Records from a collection
## start

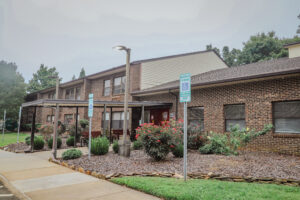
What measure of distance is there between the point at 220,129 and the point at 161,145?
4873mm

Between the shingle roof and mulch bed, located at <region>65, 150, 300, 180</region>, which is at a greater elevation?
the shingle roof

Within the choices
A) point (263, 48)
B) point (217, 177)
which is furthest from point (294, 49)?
point (263, 48)

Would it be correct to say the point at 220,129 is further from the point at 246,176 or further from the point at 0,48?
the point at 0,48

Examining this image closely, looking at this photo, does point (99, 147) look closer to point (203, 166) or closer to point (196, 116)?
point (203, 166)

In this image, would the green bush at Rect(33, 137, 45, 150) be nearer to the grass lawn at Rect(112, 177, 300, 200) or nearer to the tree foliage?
the grass lawn at Rect(112, 177, 300, 200)

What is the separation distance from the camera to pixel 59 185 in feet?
19.0

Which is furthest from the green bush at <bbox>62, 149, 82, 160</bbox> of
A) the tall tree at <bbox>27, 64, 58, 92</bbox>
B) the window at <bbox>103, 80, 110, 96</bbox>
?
the tall tree at <bbox>27, 64, 58, 92</bbox>

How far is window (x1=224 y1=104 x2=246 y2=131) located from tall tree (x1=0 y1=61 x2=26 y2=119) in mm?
29231

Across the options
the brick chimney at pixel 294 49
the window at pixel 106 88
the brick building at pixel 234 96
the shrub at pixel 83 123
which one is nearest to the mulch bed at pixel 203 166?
the brick building at pixel 234 96

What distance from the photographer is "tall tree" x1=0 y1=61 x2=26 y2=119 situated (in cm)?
3033

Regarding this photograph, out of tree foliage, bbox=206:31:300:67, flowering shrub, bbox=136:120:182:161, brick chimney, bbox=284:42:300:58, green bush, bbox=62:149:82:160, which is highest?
tree foliage, bbox=206:31:300:67

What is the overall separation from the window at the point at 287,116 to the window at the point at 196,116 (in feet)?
12.9

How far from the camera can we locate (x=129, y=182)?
559cm

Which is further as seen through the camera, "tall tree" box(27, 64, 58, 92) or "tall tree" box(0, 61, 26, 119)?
"tall tree" box(27, 64, 58, 92)
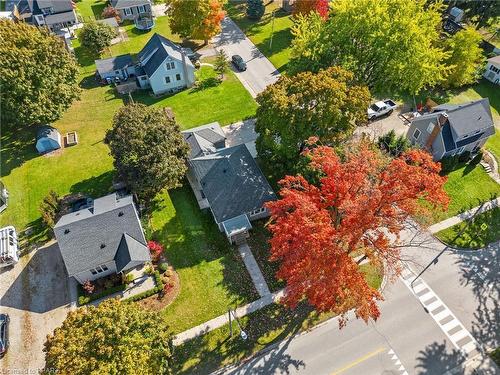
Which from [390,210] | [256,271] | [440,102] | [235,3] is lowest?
[256,271]

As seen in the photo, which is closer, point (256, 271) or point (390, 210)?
point (390, 210)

## end

▶ **Problem to solve**
Copy out all of the lines above verbatim, omitting the pictures.

▶ **Written answer**
What measure of distance is there between the point at 220,129 and the point at 161,145?
4873mm

Between the shingle roof and mulch bed, located at <region>65, 150, 300, 180</region>, which is at a greater elevation?
the shingle roof

Within the choices
A) point (263, 48)
B) point (217, 177)
which is furthest from point (294, 49)?
point (263, 48)

Would it be correct to say the point at 220,129 is further from the point at 246,176 or further from the point at 0,48?
the point at 0,48

Examining this image closely, looking at this photo, does point (99, 147) look closer to point (203, 166) or closer to point (196, 116)?
point (203, 166)

In this image, would the green bush at Rect(33, 137, 45, 150) be nearer to the grass lawn at Rect(112, 177, 300, 200) or nearer to the tree foliage?
the grass lawn at Rect(112, 177, 300, 200)

What is the separation distance from the camera to pixel 59 185 in feet?
19.0

Which is furthest from the green bush at <bbox>62, 149, 82, 160</bbox> of
A) the tall tree at <bbox>27, 64, 58, 92</bbox>
B) the window at <bbox>103, 80, 110, 96</bbox>
?
the tall tree at <bbox>27, 64, 58, 92</bbox>

How far is window (x1=224 y1=104 x2=246 y2=131) located from tall tree (x1=0 y1=61 x2=26 y2=119) in mm?
29231

Across the options
the brick chimney at pixel 294 49
the window at pixel 106 88
the brick building at pixel 234 96
the shrub at pixel 83 123
which one is nearest to the mulch bed at pixel 203 166?
the brick building at pixel 234 96

What distance from the photographer is "tall tree" x1=0 y1=61 x2=26 y2=119 situated (in cm)?
3033

Regarding this photograph, out of tree foliage, bbox=206:31:300:67, flowering shrub, bbox=136:120:182:161, brick chimney, bbox=284:42:300:58, green bush, bbox=62:149:82:160, which is highest?
tree foliage, bbox=206:31:300:67

What is the overall separation from the window at the point at 287,116 to the window at the point at 196,116 (in feet)?
12.9

How far from the camera can we locate (x=129, y=182)?
559cm

Which is further as seen through the camera, "tall tree" box(27, 64, 58, 92) or "tall tree" box(0, 61, 26, 119)?
"tall tree" box(27, 64, 58, 92)
Which from [390,210] | [256,271] | [440,102] | [235,3] is lowest?
[256,271]

As seen in the photo, which is closer, point (256, 271) or point (390, 210)?
point (390, 210)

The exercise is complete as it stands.